SPRINGFIELD – An Illinois Appellate Court ruling in favor of St. Joseph-area landowners could have an effect on drainage districts statewide.
Last December, Judge Holly Clemons denied a request by the Upper Salt Fork Drainage District to raise the annual tax levy permanently from $1.15 to $5 an acre for landowners. She allowed a one-year increase for the district to pay consultants, Midwest Streams Inc., to study the best way to maintain the flow of the river, then for any actions to adjust its course.
On Tuesday, three appellate judges in Springfield unanimously upheld Clemons' ruling.
Plans for the work now are on hold, according to the district's attorney, until its board can meet to discuss the ruling.
The stream runs about 21 miles, from Rantoul to about 3 miles south of St. Joseph, where it empties into the Salt Fork River.

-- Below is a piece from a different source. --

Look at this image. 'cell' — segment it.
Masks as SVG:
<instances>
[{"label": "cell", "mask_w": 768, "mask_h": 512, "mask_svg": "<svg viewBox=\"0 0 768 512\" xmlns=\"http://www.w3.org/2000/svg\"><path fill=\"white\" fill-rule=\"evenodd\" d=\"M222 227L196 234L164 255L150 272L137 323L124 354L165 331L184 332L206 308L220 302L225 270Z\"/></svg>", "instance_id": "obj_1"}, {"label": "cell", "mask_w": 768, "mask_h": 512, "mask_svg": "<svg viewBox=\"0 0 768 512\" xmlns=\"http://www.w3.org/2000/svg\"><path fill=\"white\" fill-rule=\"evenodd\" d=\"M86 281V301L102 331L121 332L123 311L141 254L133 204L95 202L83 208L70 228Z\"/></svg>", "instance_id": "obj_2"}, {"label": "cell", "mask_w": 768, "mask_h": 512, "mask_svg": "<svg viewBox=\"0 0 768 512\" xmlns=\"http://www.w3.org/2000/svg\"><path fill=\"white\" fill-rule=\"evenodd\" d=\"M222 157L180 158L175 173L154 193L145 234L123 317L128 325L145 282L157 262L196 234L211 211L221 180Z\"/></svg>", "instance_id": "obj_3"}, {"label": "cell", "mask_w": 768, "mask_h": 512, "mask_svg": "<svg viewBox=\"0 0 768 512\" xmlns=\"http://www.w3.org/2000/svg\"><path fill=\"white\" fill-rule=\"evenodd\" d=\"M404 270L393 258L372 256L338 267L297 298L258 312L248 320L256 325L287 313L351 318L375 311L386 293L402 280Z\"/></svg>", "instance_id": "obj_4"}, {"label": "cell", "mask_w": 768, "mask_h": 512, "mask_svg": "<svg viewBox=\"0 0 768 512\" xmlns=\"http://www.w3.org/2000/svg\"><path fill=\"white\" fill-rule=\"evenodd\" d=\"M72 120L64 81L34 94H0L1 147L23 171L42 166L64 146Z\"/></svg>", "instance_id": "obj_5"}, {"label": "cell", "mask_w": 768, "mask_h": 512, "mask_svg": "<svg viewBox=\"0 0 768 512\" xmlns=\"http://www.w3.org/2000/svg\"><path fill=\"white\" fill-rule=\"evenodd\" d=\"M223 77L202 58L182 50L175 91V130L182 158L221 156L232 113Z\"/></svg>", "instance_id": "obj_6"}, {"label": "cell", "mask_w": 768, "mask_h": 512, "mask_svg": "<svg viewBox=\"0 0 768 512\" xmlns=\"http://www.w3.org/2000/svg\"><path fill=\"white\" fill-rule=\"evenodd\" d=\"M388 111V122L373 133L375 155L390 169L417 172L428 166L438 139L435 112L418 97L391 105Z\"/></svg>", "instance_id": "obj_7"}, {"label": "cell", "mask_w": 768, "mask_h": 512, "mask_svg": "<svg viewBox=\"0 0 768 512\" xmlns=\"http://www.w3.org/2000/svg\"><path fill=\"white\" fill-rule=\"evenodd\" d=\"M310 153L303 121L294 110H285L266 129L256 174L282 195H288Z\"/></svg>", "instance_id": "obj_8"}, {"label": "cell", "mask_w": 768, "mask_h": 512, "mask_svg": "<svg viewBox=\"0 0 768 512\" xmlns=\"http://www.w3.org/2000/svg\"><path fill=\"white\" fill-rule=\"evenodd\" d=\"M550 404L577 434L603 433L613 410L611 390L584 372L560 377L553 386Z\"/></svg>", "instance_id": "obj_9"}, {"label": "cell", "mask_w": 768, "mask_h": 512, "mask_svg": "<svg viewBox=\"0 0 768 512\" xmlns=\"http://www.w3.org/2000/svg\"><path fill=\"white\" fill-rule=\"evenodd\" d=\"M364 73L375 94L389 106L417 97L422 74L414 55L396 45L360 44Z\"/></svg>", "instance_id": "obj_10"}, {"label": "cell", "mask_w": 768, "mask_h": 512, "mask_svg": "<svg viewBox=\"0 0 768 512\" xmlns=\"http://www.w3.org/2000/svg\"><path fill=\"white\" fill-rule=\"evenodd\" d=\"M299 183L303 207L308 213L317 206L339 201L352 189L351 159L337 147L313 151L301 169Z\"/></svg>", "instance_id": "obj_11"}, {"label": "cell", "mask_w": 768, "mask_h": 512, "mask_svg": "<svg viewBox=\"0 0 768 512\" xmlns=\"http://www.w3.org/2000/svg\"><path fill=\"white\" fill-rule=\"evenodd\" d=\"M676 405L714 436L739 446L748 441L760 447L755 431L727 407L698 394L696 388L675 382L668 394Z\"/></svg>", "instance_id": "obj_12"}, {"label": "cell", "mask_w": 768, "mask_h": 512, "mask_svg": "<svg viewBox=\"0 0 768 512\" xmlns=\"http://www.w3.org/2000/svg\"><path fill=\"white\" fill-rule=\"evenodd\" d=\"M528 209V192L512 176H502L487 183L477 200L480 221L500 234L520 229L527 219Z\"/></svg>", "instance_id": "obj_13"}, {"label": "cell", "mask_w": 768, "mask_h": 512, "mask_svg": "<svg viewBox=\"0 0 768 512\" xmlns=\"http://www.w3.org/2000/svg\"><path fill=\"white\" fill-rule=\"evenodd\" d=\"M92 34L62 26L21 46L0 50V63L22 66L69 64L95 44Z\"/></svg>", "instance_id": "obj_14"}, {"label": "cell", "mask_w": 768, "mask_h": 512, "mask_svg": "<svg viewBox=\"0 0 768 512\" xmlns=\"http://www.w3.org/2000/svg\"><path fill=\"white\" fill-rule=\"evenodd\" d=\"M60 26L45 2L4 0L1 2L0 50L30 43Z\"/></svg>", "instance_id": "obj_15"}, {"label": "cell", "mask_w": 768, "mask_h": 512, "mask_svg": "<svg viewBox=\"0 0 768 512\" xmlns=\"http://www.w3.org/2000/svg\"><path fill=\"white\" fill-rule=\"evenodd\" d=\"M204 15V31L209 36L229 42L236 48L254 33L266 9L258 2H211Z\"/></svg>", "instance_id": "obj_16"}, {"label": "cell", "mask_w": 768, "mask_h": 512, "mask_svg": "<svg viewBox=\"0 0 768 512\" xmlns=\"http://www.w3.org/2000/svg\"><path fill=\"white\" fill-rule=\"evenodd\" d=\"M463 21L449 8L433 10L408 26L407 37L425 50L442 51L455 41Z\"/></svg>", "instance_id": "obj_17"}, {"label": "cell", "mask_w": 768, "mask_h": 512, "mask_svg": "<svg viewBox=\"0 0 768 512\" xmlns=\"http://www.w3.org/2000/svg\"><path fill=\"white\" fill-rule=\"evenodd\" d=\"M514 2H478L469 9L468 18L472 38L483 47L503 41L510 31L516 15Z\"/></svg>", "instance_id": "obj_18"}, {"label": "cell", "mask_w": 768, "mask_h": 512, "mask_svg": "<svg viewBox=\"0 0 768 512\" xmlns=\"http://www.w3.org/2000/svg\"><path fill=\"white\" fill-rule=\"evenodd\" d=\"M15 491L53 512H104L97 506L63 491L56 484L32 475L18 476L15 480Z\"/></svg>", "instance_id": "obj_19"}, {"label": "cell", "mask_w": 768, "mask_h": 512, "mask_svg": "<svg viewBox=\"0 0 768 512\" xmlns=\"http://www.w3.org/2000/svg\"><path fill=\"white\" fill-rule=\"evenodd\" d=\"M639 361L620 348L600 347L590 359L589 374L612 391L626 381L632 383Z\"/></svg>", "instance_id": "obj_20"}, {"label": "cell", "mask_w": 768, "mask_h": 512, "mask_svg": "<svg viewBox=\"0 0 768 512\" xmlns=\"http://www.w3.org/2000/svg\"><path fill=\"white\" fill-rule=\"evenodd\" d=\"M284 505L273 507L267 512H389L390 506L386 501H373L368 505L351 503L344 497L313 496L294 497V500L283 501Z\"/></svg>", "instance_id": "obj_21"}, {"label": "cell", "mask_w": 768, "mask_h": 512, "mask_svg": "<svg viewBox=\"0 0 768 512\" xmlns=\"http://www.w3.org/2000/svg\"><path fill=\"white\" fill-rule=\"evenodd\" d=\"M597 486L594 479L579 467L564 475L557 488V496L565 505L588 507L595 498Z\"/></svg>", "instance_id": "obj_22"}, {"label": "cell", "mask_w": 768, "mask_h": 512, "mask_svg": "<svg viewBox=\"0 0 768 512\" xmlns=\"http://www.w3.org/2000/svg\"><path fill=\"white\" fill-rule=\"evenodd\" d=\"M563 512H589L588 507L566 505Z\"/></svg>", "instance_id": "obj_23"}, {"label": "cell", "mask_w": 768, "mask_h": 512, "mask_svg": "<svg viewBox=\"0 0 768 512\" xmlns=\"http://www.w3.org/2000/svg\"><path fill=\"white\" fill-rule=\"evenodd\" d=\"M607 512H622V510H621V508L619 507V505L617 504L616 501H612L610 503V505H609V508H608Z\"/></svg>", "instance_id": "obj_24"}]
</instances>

Jeffrey Tock, an attorney for the district, declined comment Friday, other than to say "they made their ruling."
Six rural St. Joseph landowners originally sued the district objecting to the assessment increase because they said the district failed to provide enough information about the project to justify the increase and failed to produce a plan showing where any permanent structures would be built as well as how many trees would be destroyed as a result.
Tock had argued the courts don't have authority to scrutinize the method proposed by the drainage district.
Clemons rejected the full tax increase. She allowed the district to assess $55,000 for one year to pay for a study of the project, but limited the permanent tax assessment to no more than $28,000 a year, less than one-third of what the district had requested.
The drainage district board appealed Clemons' decision to the Fourth District Appellate Court in Springfield.
"In our interpretation of that statute, we conclude that the legislature intended greater protection for the taxpayer," wrote Appellate Judge Thomas Appleton.
The court ruled that drainage districts need to provide evidence justifying increases in annual assessments.
Clark Bullard, a board member of Prairie Rivers Network, said the decision was a victory for the landowners and environmentalists, and could establish precedent throughout the state.
He said the court prevented the district from making the increase annual and permanent.
"It's a very important change in the way drainage districts do business. This makes them much more accountable," Bullard said.
Bullard said some of the consultants' ideas had some merit, but did not show the full environmental impact.
"Illinois law requires drainage projects be conducted with prior court approval," Cecily Smith of Prairie Rivers Network said in a press release. "In this case, the drainage district proposed construction projects, but tried to label them maintenance projects, in an attempt to avoid court oversight."